┏━━
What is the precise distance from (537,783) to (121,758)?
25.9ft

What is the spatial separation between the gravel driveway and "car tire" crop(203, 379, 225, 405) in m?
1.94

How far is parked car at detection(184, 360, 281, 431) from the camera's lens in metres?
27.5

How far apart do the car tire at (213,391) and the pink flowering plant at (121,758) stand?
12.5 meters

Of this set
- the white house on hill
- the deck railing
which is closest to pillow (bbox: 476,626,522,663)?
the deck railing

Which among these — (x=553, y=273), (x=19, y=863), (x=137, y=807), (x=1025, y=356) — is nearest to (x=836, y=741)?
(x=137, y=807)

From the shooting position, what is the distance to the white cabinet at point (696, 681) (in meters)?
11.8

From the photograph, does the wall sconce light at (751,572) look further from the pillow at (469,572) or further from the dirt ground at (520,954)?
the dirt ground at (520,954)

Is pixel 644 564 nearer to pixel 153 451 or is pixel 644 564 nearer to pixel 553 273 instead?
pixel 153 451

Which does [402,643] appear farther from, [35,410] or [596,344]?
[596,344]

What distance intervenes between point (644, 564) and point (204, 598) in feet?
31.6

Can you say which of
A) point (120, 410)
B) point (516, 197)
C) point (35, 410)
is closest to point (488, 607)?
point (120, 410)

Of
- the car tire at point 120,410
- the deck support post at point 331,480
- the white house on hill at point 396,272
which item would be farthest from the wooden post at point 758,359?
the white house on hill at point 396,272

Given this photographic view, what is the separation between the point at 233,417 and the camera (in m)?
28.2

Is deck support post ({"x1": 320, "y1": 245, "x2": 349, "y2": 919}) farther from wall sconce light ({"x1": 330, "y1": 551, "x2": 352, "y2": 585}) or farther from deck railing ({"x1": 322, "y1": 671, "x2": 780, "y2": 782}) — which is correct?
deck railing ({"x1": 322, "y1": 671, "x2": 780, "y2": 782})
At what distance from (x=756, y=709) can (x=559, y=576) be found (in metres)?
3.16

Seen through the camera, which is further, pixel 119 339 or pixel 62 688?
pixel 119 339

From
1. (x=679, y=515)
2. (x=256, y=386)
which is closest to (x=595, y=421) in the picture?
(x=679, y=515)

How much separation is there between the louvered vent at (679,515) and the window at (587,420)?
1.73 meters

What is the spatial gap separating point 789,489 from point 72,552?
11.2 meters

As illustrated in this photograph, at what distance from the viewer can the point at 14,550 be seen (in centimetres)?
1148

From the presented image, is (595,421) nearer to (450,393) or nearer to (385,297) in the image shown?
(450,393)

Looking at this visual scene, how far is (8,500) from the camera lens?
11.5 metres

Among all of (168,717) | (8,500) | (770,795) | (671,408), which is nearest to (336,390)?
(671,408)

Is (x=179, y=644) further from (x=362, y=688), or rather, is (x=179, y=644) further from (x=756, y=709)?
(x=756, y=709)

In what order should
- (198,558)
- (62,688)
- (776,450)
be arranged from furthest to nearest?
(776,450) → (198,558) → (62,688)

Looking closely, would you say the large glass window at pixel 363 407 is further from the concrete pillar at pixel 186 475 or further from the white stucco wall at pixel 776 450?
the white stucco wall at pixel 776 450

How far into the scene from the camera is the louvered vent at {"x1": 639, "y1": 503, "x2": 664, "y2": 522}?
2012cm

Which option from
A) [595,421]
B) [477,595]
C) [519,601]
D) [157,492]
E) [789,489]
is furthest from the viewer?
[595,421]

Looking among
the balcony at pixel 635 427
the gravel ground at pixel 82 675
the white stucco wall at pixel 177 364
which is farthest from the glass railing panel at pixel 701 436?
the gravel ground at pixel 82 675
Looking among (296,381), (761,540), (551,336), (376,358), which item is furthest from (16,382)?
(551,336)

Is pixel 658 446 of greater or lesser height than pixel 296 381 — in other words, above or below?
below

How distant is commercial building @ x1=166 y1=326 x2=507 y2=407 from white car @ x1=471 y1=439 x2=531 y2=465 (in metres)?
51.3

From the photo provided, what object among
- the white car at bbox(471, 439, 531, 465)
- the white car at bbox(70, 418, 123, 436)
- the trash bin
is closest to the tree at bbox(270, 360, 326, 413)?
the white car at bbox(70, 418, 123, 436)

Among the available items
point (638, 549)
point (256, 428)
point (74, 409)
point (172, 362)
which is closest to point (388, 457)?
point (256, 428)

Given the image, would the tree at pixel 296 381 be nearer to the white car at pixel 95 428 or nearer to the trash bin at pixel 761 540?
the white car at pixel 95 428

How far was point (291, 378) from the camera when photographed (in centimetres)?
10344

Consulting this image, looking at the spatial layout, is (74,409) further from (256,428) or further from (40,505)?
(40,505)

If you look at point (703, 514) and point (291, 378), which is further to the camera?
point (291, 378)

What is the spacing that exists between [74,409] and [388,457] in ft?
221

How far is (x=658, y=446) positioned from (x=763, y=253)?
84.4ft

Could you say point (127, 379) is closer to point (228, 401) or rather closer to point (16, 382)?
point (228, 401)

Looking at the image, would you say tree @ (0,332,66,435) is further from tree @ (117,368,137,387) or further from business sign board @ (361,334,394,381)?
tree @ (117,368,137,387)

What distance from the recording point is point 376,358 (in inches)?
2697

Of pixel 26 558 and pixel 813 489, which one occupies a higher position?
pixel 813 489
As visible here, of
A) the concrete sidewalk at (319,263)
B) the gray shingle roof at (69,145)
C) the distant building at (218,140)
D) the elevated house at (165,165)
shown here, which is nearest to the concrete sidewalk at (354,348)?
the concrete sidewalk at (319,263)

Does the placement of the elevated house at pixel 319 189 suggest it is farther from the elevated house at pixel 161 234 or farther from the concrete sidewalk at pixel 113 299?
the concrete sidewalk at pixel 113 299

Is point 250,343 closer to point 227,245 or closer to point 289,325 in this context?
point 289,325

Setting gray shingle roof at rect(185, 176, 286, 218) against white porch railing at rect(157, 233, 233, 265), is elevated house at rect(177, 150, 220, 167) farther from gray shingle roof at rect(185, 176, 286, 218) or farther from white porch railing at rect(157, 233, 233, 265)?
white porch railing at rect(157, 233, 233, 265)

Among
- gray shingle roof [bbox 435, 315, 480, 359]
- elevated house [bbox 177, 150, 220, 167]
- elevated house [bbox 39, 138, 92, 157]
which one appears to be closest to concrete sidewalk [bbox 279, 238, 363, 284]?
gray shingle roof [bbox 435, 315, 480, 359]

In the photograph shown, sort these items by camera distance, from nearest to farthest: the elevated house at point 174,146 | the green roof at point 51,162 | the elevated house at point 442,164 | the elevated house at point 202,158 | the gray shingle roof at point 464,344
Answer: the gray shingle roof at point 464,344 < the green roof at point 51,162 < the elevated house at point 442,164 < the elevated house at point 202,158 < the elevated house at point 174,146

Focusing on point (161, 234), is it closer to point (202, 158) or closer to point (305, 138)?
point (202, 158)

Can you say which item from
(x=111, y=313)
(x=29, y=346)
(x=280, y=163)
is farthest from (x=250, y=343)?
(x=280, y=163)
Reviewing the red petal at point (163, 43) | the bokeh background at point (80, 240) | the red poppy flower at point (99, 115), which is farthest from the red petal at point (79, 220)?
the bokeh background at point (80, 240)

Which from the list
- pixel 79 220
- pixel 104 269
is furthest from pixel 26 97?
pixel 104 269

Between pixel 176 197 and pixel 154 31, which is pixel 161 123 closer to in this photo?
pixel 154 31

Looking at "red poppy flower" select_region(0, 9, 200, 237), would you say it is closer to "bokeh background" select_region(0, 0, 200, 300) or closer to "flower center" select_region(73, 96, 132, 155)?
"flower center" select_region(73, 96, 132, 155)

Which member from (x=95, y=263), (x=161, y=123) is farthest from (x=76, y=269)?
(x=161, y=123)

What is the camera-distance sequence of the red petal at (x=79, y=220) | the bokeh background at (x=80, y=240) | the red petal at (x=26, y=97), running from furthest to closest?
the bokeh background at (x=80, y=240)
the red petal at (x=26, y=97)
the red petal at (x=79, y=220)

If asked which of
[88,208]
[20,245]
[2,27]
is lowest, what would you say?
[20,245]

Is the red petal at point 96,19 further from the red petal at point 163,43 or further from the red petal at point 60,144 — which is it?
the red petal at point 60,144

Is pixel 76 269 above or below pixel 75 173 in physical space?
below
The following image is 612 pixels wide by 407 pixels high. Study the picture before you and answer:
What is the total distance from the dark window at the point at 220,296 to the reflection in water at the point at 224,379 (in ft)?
┗━━
- [What is required]
Print the material from the line containing "Which does [402,643]" through the line containing "11.5 metres", keeping each line the same and including both of those lines.

- [Result of this exercise]
Which does [402,643] appear farther from, [35,410] or [596,344]?
[596,344]

What distance intervenes between point (644, 564) and point (204, 598) in feet?
31.6

Can you say which of
A) point (120, 410)
B) point (516, 197)
C) point (35, 410)
is closest to point (488, 607)?
point (120, 410)

Of
- the car tire at point 120,410
- the deck support post at point 331,480
- the white house on hill at point 396,272
which item would be farthest from the wooden post at point 758,359?
the white house on hill at point 396,272

Given this photographic view, what is the separation between the point at 233,417 and the camera (in m)?
28.2

Is deck support post ({"x1": 320, "y1": 245, "x2": 349, "y2": 919}) farther from wall sconce light ({"x1": 330, "y1": 551, "x2": 352, "y2": 585}) or farther from deck railing ({"x1": 322, "y1": 671, "x2": 780, "y2": 782}) — which is correct?
deck railing ({"x1": 322, "y1": 671, "x2": 780, "y2": 782})
At what distance from (x=756, y=709) can (x=559, y=576) be found (in metres)?
3.16

Seen through the camera, which is further, pixel 119 339 or pixel 62 688?
pixel 119 339

From
1. (x=679, y=515)
2. (x=256, y=386)
which is closest to (x=595, y=421) in the picture?
(x=679, y=515)

How much separation is there between the louvered vent at (679,515) and the window at (587,420)?
1.73 meters

What is the spatial gap separating point 789,489 from point 72,552?
11.2 meters

As illustrated in this photograph, at what distance from the viewer can the point at 14,550 be seen (in centimetres)?
1148

From the presented image, is (595,421) nearer to (450,393) or nearer to (385,297) in the image shown?
(450,393)

Looking at this visual scene, how far is (8,500) from the camera lens?
11.5 metres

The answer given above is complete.